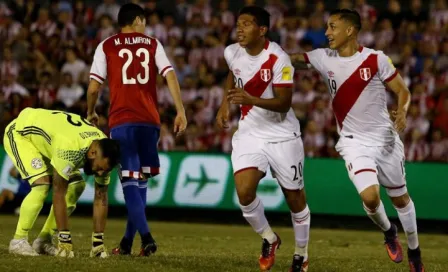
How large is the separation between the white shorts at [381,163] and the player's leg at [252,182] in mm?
889

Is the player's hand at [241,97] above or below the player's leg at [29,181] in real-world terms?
above

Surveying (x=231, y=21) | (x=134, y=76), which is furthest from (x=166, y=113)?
(x=134, y=76)

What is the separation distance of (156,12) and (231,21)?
1752 mm

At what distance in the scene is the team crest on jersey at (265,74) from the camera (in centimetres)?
1022

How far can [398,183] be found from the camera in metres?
10.7

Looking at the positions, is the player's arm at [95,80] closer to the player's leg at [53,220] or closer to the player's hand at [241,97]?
the player's leg at [53,220]

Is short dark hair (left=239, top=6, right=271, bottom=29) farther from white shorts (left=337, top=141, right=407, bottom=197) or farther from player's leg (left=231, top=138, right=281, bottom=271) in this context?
white shorts (left=337, top=141, right=407, bottom=197)

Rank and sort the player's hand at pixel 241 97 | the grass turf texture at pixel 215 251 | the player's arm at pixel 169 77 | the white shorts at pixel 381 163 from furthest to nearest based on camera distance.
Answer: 1. the player's arm at pixel 169 77
2. the white shorts at pixel 381 163
3. the grass turf texture at pixel 215 251
4. the player's hand at pixel 241 97

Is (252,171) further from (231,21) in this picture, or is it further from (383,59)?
(231,21)

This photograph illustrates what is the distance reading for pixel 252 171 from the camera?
33.3 feet

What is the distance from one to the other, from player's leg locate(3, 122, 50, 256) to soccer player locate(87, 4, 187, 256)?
750 millimetres

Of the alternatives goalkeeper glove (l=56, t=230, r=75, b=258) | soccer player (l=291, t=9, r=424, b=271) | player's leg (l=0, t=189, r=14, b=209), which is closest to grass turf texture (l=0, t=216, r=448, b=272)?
goalkeeper glove (l=56, t=230, r=75, b=258)

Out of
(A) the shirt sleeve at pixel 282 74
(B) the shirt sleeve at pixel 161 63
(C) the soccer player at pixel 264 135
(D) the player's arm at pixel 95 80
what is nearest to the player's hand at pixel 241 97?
(C) the soccer player at pixel 264 135

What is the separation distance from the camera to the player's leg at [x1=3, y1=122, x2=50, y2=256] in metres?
10.7
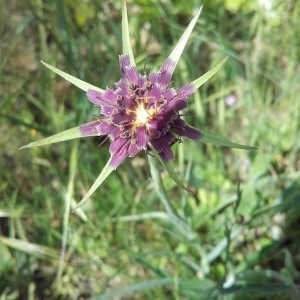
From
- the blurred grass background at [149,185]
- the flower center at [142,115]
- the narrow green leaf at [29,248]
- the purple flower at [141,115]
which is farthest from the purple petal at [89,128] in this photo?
the narrow green leaf at [29,248]

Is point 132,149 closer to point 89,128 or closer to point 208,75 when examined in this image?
point 89,128

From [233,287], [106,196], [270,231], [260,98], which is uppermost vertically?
[260,98]

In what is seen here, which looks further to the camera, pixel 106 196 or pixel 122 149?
pixel 106 196

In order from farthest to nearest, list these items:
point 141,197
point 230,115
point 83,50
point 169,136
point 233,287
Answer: point 83,50 < point 230,115 < point 141,197 < point 233,287 < point 169,136

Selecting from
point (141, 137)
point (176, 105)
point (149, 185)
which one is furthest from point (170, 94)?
point (149, 185)

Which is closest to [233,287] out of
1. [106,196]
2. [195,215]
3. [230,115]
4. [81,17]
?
[195,215]

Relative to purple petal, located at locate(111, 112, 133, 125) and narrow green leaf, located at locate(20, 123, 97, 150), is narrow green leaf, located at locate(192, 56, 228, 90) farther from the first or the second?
narrow green leaf, located at locate(20, 123, 97, 150)

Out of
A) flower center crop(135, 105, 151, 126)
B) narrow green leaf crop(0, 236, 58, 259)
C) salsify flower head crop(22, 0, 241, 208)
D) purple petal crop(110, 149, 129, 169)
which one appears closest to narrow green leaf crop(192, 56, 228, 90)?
salsify flower head crop(22, 0, 241, 208)

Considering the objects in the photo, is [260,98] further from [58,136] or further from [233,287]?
[58,136]

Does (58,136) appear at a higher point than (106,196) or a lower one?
lower
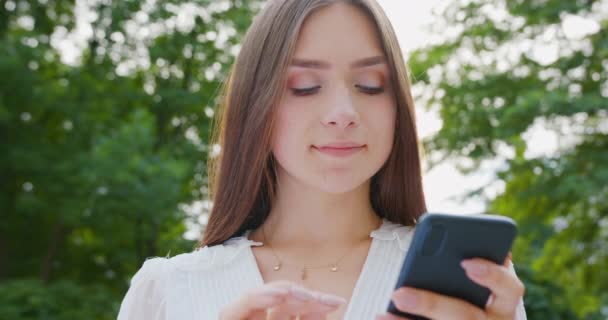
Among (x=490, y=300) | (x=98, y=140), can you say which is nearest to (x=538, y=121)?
(x=98, y=140)

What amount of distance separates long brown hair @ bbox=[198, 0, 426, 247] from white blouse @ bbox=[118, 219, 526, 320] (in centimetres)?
7

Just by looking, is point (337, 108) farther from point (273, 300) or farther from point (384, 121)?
point (273, 300)

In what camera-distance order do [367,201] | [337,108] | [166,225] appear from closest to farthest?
[337,108], [367,201], [166,225]

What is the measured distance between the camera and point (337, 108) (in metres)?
1.77

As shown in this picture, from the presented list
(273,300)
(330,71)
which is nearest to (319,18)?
(330,71)

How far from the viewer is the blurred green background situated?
9.27 metres

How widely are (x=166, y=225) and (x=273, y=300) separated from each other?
10613 mm

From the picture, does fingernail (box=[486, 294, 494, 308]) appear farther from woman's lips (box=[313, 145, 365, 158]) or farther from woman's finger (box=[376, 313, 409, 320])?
woman's lips (box=[313, 145, 365, 158])

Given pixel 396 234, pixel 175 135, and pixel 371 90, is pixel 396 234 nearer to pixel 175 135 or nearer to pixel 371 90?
pixel 371 90

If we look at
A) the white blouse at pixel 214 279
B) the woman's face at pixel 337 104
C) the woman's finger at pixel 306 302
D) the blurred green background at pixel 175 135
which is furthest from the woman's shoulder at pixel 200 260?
the blurred green background at pixel 175 135

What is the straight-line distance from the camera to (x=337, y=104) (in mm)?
1781

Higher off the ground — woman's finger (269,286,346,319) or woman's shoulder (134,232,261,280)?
woman's finger (269,286,346,319)

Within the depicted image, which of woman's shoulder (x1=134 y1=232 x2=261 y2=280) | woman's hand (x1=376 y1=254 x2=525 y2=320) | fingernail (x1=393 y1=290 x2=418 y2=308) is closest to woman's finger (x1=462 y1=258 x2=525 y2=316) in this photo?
woman's hand (x1=376 y1=254 x2=525 y2=320)

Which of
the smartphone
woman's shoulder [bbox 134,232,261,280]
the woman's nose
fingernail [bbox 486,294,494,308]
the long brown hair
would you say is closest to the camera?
the smartphone
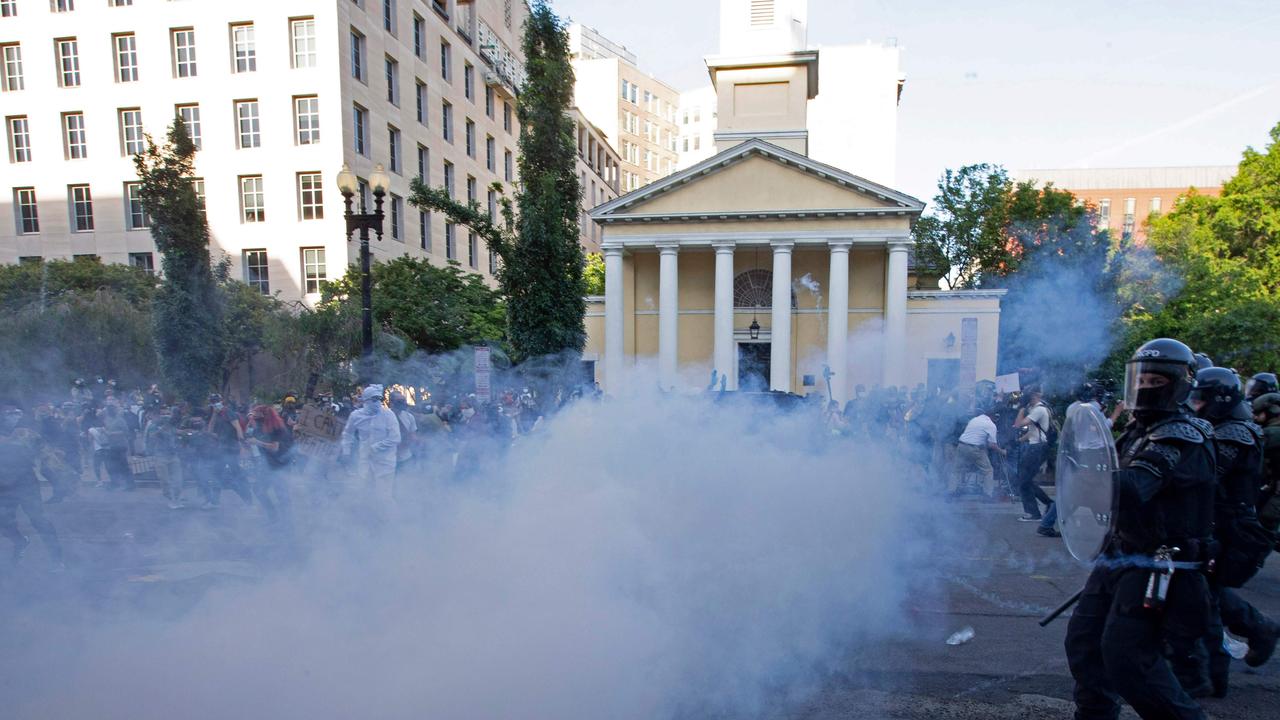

==================================================

• **Problem statement**
Please reproduce all of the entries above word for word, leaving out the pictures.

• **Exercise answer**
How large is the separation between the white shorts at [381,163] and the player's leg at [252,182] in mm?
889

Is the player's hand at [241,97] above or below the player's leg at [29,181] in real-world terms?
above

Surveying (x=231, y=21) | (x=134, y=76), which is furthest from (x=166, y=113)?
(x=134, y=76)

What is the separation distance of (156,12) and (231,21)?
1752 mm

At what distance in the scene is the team crest on jersey at (265,74) from the camera (in centimetres)?
1022

How far can [398,183] be found from the camera in metres?
10.7

Looking at the positions, is the player's arm at [95,80] closer to the player's leg at [53,220] or closer to the player's hand at [241,97]?
the player's leg at [53,220]

Is short dark hair (left=239, top=6, right=271, bottom=29) farther from white shorts (left=337, top=141, right=407, bottom=197) or farther from player's leg (left=231, top=138, right=281, bottom=271) in this context?
white shorts (left=337, top=141, right=407, bottom=197)

Rank and sort the player's hand at pixel 241 97 | the grass turf texture at pixel 215 251 | the player's arm at pixel 169 77 | the white shorts at pixel 381 163 from furthest to nearest based on camera distance.
Answer: 1. the player's arm at pixel 169 77
2. the white shorts at pixel 381 163
3. the grass turf texture at pixel 215 251
4. the player's hand at pixel 241 97

Is (252,171) further from (231,21) in this picture, or is it further from (383,59)?
(231,21)

This photograph illustrates what is the distance reading for pixel 252 171 from the camera?
33.3 feet

What is the distance from one to the other, from player's leg locate(3, 122, 50, 256) to soccer player locate(87, 4, 187, 256)?
750 millimetres

Of the alternatives goalkeeper glove (l=56, t=230, r=75, b=258) | soccer player (l=291, t=9, r=424, b=271) | player's leg (l=0, t=189, r=14, b=209), which is closest to grass turf texture (l=0, t=216, r=448, b=272)?
goalkeeper glove (l=56, t=230, r=75, b=258)

Out of
(A) the shirt sleeve at pixel 282 74
(B) the shirt sleeve at pixel 161 63
(C) the soccer player at pixel 264 135
(D) the player's arm at pixel 95 80
what is nearest to the player's hand at pixel 241 97?
(C) the soccer player at pixel 264 135

What is the separation distance from the camera to the player's leg at [x1=3, y1=122, x2=50, y2=256] in metres?
10.7
From
- the blurred grass background at [149,185]
- the flower center at [142,115]
- the narrow green leaf at [29,248]
- the purple flower at [141,115]
which is farthest from the purple petal at [89,128] in this photo?
the narrow green leaf at [29,248]

Is point 132,149 closer to point 89,128 or closer to point 208,75 when examined in this image?
point 89,128

From [233,287], [106,196], [270,231], [260,98], which is uppermost vertically?
[260,98]

In what is seen here, which looks further to the camera, pixel 106 196 or pixel 122 149?
pixel 106 196

In order from farthest to nearest, list these items:
point 141,197
point 230,115
point 83,50
point 169,136
point 233,287
Answer: point 83,50 < point 230,115 < point 141,197 < point 233,287 < point 169,136

Selecting from
point (141, 137)
point (176, 105)
point (149, 185)
which one is furthest from point (170, 94)?
point (149, 185)

Which is closest to [233,287] out of
1. [106,196]
2. [195,215]
3. [230,115]
4. [81,17]
?
[195,215]

Relative to purple petal, located at locate(111, 112, 133, 125) and narrow green leaf, located at locate(20, 123, 97, 150), is narrow green leaf, located at locate(192, 56, 228, 90) farther from the first or the second?
narrow green leaf, located at locate(20, 123, 97, 150)

Out of
A) flower center crop(135, 105, 151, 126)
B) narrow green leaf crop(0, 236, 58, 259)
C) salsify flower head crop(22, 0, 241, 208)
D) purple petal crop(110, 149, 129, 169)
which one appears closest to narrow green leaf crop(192, 56, 228, 90)?
salsify flower head crop(22, 0, 241, 208)

Considering the objects in the photo, is [260,98] further from [58,136] or further from [233,287]?
[58,136]

Does (58,136) appear at a higher point than (106,196) or a lower one?
lower
Among (x=490, y=300) | (x=98, y=140), can you say which is nearest to (x=538, y=121)?
(x=98, y=140)

What amount of distance separates long brown hair @ bbox=[198, 0, 426, 247] from white blouse @ bbox=[118, 219, 526, 320] (in centimetres)?
7

Just by looking, is point (337, 108) farther from point (273, 300) or farther from point (384, 121)?
point (273, 300)

In what camera-distance order do [367,201] | [337,108] | [166,225] appear from closest to farthest?
[337,108], [367,201], [166,225]

What is the measured distance between the camera and point (337, 108) (in metres)?
1.77

As shown in this picture, from the presented list
(273,300)
(330,71)
which is nearest to (319,18)?
(330,71)

How far from the viewer is the blurred green background situated?
9.27 metres

How widely are (x=166, y=225) and (x=273, y=300) separated from each other?
10613 mm

From the picture, does fingernail (box=[486, 294, 494, 308]) appear farther from woman's lips (box=[313, 145, 365, 158]) or farther from woman's finger (box=[376, 313, 409, 320])?
woman's lips (box=[313, 145, 365, 158])

Given pixel 396 234, pixel 175 135, and pixel 371 90, is pixel 396 234 nearer to pixel 175 135 or nearer to pixel 371 90?
pixel 371 90

If we look at
A) the white blouse at pixel 214 279
B) the woman's face at pixel 337 104
C) the woman's finger at pixel 306 302
D) the blurred green background at pixel 175 135
which is furthest from the woman's shoulder at pixel 200 260?
the blurred green background at pixel 175 135

What is the straight-line distance from the camera to (x=337, y=104) (in mm)?
1781

Higher off the ground — woman's finger (269,286,346,319) or woman's shoulder (134,232,261,280)?
woman's finger (269,286,346,319)

Within the depicted image, which of woman's shoulder (x1=134 y1=232 x2=261 y2=280) | woman's hand (x1=376 y1=254 x2=525 y2=320) | fingernail (x1=393 y1=290 x2=418 y2=308) is closest to woman's finger (x1=462 y1=258 x2=525 y2=316) in this photo?
woman's hand (x1=376 y1=254 x2=525 y2=320)

Which of
the smartphone
woman's shoulder [bbox 134,232,261,280]
the woman's nose
fingernail [bbox 486,294,494,308]
the long brown hair
would you say is closest to the camera?
the smartphone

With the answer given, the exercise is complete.